We select board members for many reasons, but generally their knowledge of museums and the history field is not the main factor. We need them to bring certain skills like financial management or the law, or we bring them on because they have deep pockets (and/or friends with deep pockets) and will donate to our organization. But how many of us train our boards so they have a deeper understanding of and appreciation for the work we do?
When I worked at the historic house museum, I started adding “history minutes” to the board meeting agendas where I would spend five minutes or so talking about some interesting aspect of the history of the site, the people who lived and were enslaved there, or artifacts in the collection. These minutes were supposed to be educational for the board, but they fed into their interests. Most of the members liked history and liked hearing the stories. But now I wonder if that was a waste of time. How much more beneficial would that time have been if I focused it on history practice, ethics, and hot topics in the history field?
Here are five things that you can try with your board to educate them about our field and where it is in 2022:
1. Bring current issues in the field to your board meeting and set aside time in the agenda to discuss them. For example, share some of the articles about Montpelier and invite them to share their opinions and listen to your opinion as a staff member.
2. Have them read AASLH’s Reframing History report or listen to one of the Reframing History podcast episodes. Follow up by talking with them during a board meeting about the process of historical thinking and why it is critical to the work you do and they support.
3. Have staff from various departments attend board meetings and talk about their work and processes. Be sure to focus on how they do their work and how it is critical to the mission of your organization.
4. Use AASLH’s Standards and Excellence Program for History Organizations (STEPS) as a training tool. I wish I had this program when I worked in a historic house. STEPS is divided into six sections: Mission, Vision, and Governance; Interpretation; Audience and Community Engagement; Stewardship of Collections; Stewardship of Historic Structures and Landscapes; and Management. Each section outlines the standards organization of all sizes should meet. Then it asks self-assessment questions so you can identify the areas in which you excel and those needing work. STEPS is a goldmine of information to show your board how the work you do is part of a larger profession guided by standards and ethics.

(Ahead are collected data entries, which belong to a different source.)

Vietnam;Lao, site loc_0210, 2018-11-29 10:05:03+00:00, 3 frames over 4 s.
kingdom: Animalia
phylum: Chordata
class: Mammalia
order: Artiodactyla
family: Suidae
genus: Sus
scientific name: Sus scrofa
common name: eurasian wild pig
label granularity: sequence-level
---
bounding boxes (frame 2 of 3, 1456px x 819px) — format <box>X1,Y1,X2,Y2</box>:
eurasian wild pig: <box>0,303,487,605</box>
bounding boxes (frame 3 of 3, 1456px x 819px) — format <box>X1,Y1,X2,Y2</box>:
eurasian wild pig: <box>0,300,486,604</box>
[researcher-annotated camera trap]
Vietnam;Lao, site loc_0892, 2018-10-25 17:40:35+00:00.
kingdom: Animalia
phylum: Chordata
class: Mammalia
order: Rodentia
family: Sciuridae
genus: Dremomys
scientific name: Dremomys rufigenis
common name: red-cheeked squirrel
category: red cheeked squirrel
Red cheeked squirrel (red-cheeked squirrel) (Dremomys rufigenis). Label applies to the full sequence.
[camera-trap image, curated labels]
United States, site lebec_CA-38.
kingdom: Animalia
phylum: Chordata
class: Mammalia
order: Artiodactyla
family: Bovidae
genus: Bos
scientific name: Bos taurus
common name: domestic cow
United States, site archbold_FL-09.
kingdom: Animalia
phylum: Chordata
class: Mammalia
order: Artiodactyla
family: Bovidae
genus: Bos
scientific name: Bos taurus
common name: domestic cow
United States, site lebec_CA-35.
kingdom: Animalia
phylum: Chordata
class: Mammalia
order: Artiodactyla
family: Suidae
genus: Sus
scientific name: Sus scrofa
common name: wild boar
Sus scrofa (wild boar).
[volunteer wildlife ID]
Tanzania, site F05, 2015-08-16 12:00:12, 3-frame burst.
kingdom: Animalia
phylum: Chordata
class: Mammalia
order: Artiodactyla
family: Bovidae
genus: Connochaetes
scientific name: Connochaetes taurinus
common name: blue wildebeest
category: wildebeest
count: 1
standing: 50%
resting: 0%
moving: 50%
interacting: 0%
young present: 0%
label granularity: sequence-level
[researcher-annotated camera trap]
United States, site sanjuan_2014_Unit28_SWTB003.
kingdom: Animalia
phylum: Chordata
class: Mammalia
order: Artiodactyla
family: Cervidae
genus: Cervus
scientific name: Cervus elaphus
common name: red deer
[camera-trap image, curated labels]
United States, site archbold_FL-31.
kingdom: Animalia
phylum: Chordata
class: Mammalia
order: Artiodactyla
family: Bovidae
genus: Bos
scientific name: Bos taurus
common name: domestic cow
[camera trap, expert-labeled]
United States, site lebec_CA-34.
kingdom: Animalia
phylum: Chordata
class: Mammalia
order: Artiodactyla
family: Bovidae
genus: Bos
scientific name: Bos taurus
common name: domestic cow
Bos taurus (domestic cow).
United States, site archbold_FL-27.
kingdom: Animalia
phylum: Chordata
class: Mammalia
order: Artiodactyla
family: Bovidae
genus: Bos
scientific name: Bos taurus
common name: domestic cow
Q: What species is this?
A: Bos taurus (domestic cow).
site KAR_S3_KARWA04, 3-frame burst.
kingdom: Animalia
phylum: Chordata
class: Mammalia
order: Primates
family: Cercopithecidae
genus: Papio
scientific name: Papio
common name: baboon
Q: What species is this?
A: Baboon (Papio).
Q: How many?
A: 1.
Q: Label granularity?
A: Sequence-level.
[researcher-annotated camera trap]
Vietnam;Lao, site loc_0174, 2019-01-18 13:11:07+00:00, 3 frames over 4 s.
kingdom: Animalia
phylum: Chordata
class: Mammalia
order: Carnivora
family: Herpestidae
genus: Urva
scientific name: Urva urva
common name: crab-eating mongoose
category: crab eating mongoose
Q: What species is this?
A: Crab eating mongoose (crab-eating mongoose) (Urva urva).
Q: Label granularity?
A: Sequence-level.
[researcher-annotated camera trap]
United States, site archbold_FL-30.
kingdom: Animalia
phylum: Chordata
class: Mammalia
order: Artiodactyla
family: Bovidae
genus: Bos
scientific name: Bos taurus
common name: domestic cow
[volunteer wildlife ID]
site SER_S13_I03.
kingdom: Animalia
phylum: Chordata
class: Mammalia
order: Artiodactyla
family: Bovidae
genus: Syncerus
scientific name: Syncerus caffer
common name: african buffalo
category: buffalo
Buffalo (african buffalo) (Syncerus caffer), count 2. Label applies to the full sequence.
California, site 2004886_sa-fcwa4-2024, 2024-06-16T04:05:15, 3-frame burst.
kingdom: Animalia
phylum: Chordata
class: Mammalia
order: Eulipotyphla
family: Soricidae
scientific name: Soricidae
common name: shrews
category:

5. Bring in staff from other area history organizations to talk about their work and processes. This is like suggestion number 2, but there is one critical difference. It is sometimes hard for us to talk about sticky issues with our board. Having someone from outside the organization raise issues is easier. This would be most effective in a planning retreat instead of a regular board meeting. It also can help the board see the history profession as a whole and not just your site. It also highlights the collaborative nature of the history field. We do better work when we share our work with others.
I sincerely hope that you never have to deal with a situation like what’s happening at Montpelier. I also am not suggesting that any of these tips would have prevented the disaster happening at that site (I don’t think they would have), but they can help you start to think about the role of your board differently. For your organization to be successful, the board and staff must be on the same page. By adding training for your board about the work you and your staff do as historians, you improve their ability to understand the greater responsibilities they take on as a board member and hopefully create a stronger relationship between board and staff that will result in a stronger institution.